Synthesis of Authentic Samples of Benzo-1,3,2-dioxaphospholanes 7b and 7c.[25]

A diethyl ether solution of the desired dichlorophosphine was added at −30°C to a diethyl ether solution of 2 equivalents of triethylamine and 1 equivalent of 2,4-di-tert-butylcatechol. After stirring for 30 minutes at room temperature, the solution was filtered and the solvent removed under vacuum.

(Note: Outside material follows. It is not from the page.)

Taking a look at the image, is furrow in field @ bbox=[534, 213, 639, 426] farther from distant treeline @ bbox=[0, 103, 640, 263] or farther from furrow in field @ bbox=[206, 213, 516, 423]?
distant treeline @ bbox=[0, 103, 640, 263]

Benzodioxaphospholanes 7b,c were isolated as colorless oils. 7b: (250 mg, 91%); ³¹P NMR (CDCl₃, 25°C): 208.1; ¹H NMR (CDCl₃, 25°C): 0.91 (d, J_PH = 12.9, 9H, PCCH₃), 1.30 (s, 9H, CCH₃), 1.42 (s, 9H, CCH₃), 6.85 (d, J_HH = 2.0, 1H, CH_aro), 6.91 (d, J_HH = 2.0, 1H, CH_aro); ¹³C NMR (CDCl₃, 25°C): 22.0 (d, J_PC = 18.5, PCCH₃ ), 29.7 (s, CCH₃), 31.9 (s, CCH₃), 34.6 (s, CCH₃), 35.0 (s, CCH₃), 39.0 (d, J_PC = 42.6, PCCH₃), 107.5 (s, CH_aro), 116.0 (s, CH_aro), 133.9 (s, C_aro), 143.3 (d, J_PC = 8.1, C_aro), 145.3 (s, C_aro), 147.9 (d, J_PC = 6.9, C_aro); EI-MS: m/z 308 [M⁺]. 7c: (320 mg, 85%); ³¹P NMR (CDCl₃, 25°C): 153.8; ¹H NMR (CDCl₃, 25°C): 1.25 (d, J_HH = 6.6, 12H, CHCH₃) 1.32 (s, 9H, CCH₃), 1.42 (s, 9H, CCH₃), 3.35 (sept d, J_PH = 9.6, J_HH = 6.6, 2H, CHCH₃), 6.85 (d, J_HH = 2.4, 1H, CH_aro), 6.90 (d, J_HH = 2.4 Hz, 1H, CH_aro); ¹³C NMR (CDCl₃, 25°C): 24.7 (d, J_PC = 8.1, CHCH₃), 25.0 (d, J_PC = 8.1, CHCH₃), 29.8 (s, CCH₃), 32.0 (s, CCH₃), 34.6 (s, CCH₃), 34.9 (s, CCH₃), 45.0 (d, J_PC = 11.5, CHCH₃), 106.8 (s, CH_aro), 115.2 (s, CH_aro), 133.4 (s, C_aro), 142.6 (d, J_PC = 8.1, C_aro), 144.1 (s, C_aro), 147.0 (d, J_PC = 6.9, C_aro).